→ **Task to complete**
Pictures are to be left out, and every entry repeated exactly.

(Crawled caption data)
= = = = = = =

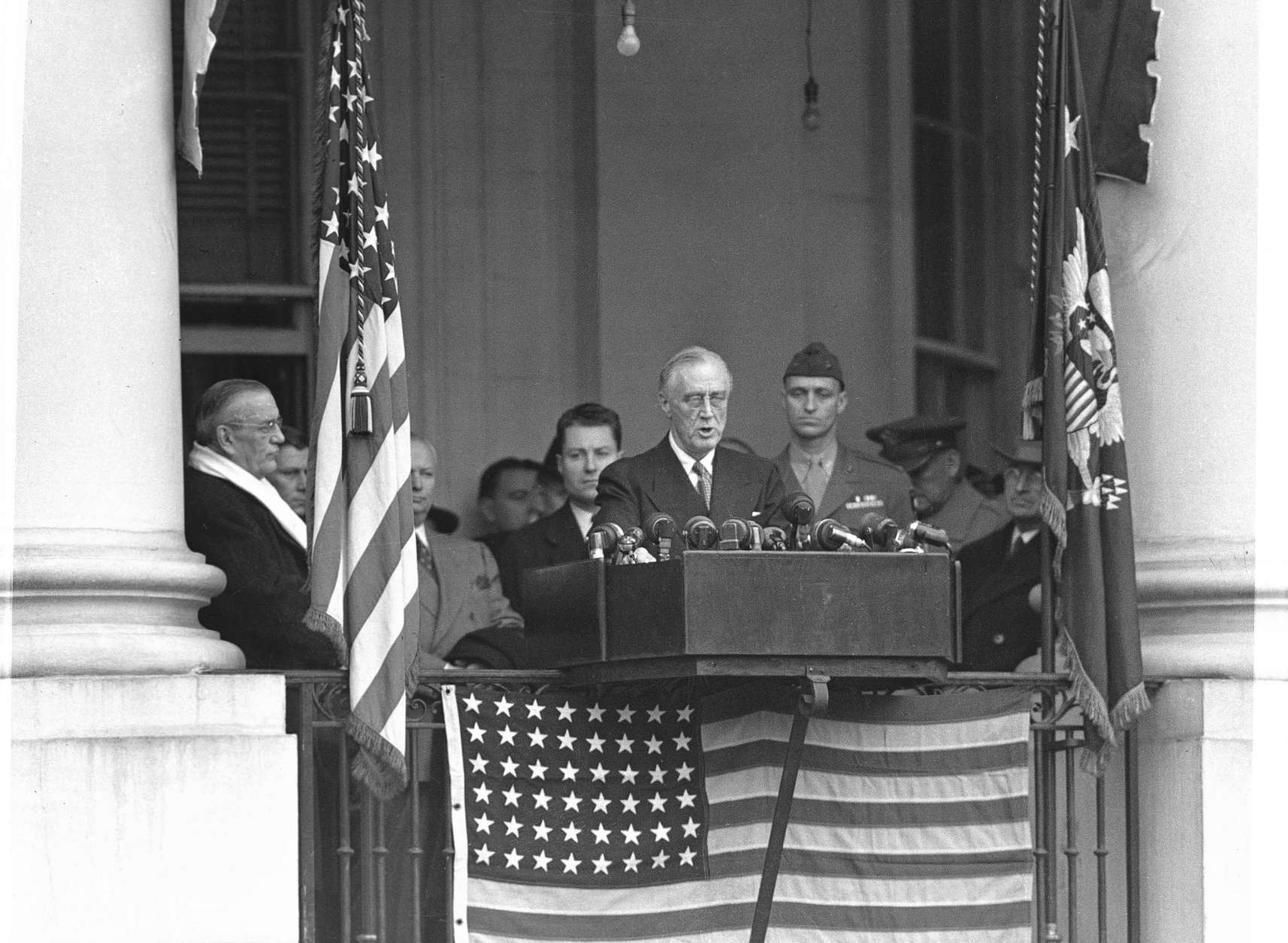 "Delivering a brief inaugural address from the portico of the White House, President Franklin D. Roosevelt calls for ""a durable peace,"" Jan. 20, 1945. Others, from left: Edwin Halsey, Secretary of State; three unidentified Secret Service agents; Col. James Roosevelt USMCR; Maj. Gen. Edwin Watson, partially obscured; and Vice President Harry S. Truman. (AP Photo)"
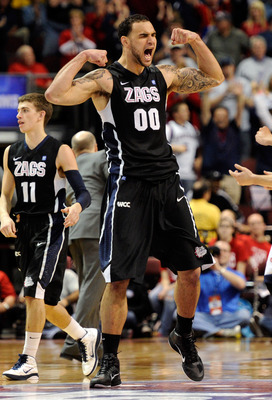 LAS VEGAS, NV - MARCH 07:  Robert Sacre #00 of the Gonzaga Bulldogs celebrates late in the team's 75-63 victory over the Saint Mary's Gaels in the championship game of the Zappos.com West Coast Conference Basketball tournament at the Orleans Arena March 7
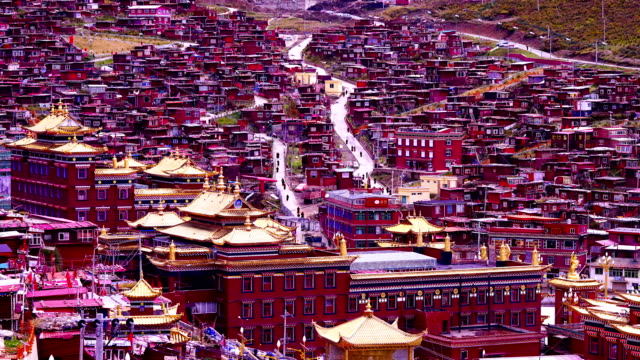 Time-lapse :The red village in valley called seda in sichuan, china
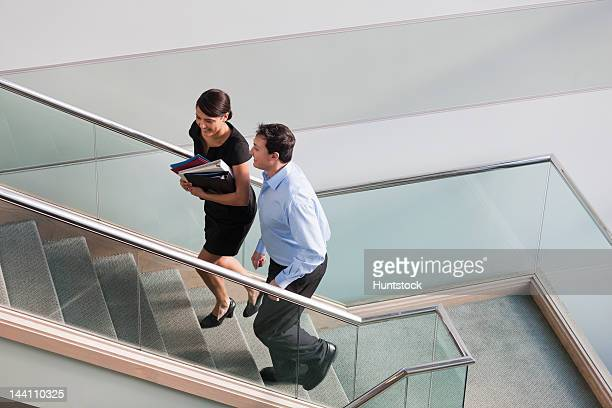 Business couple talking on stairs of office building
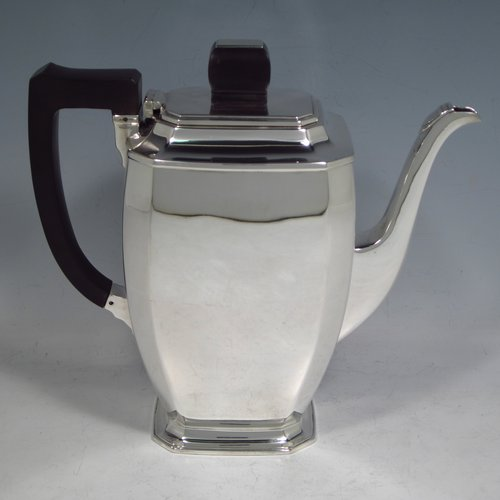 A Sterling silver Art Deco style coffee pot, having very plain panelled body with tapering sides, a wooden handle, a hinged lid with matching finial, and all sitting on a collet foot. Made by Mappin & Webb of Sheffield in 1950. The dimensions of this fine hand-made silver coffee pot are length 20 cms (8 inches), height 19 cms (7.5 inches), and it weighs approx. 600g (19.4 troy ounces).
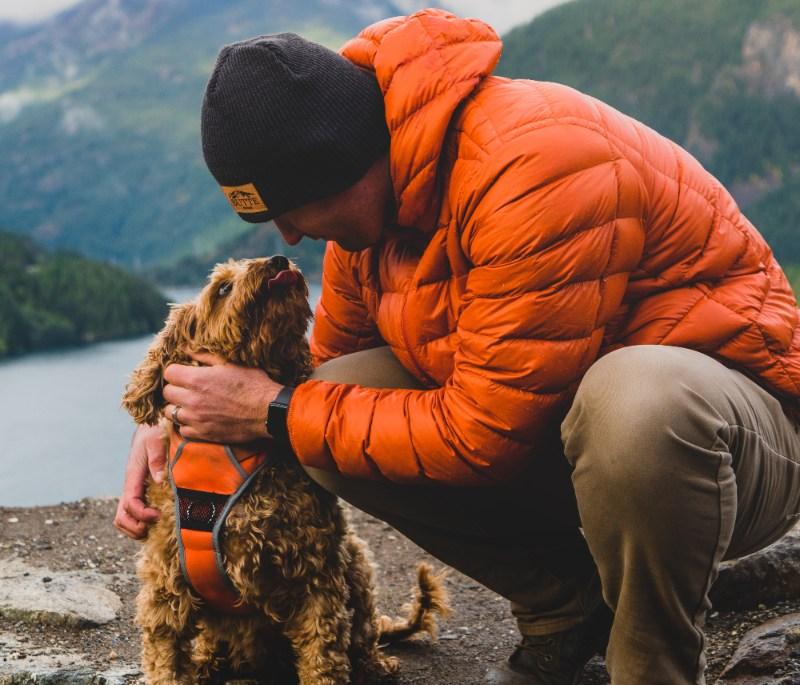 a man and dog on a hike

= = = = = = =

→ **Exercise result**
 "Delivering a brief inaugural address from the portico of the White House, President Franklin D. Roosevelt calls for ""a durable peace,"" Jan. 20, 1945. Others, from left: Edwin Halsey, Secretary of State; three unidentified Secret Service agents; Col. James Roosevelt USMCR; Maj. Gen. Edwin Watson, partially obscured; and Vice President Harry S. Truman. (AP Photo)"
 LAS VEGAS, NV - MARCH 07:  Robert Sacre #00 of the Gonzaga Bulldogs celebrates late in the team's 75-63 victory over the Saint Mary's Gaels in the championship game of the Zappos.com West Coast Conference Basketball tournament at the Orleans Arena March 7
 Time-lapse :The red village in valley called seda in sichuan, china
 Business couple talking on stairs of office building
 A Sterling silver Art Deco style coffee pot, having very plain panelled body with tapering sides, a wooden handle, a hinged lid with matching finial, and all sitting on a collet foot. Made by Mappin & Webb of Sheffield in 1950. The dimensions of this fine hand-made silver coffee pot are length 20 cms (8 inches), height 19 cms (7.5 inches), and it weighs approx. 600g (19.4 troy ounces).
 a man and dog on a hike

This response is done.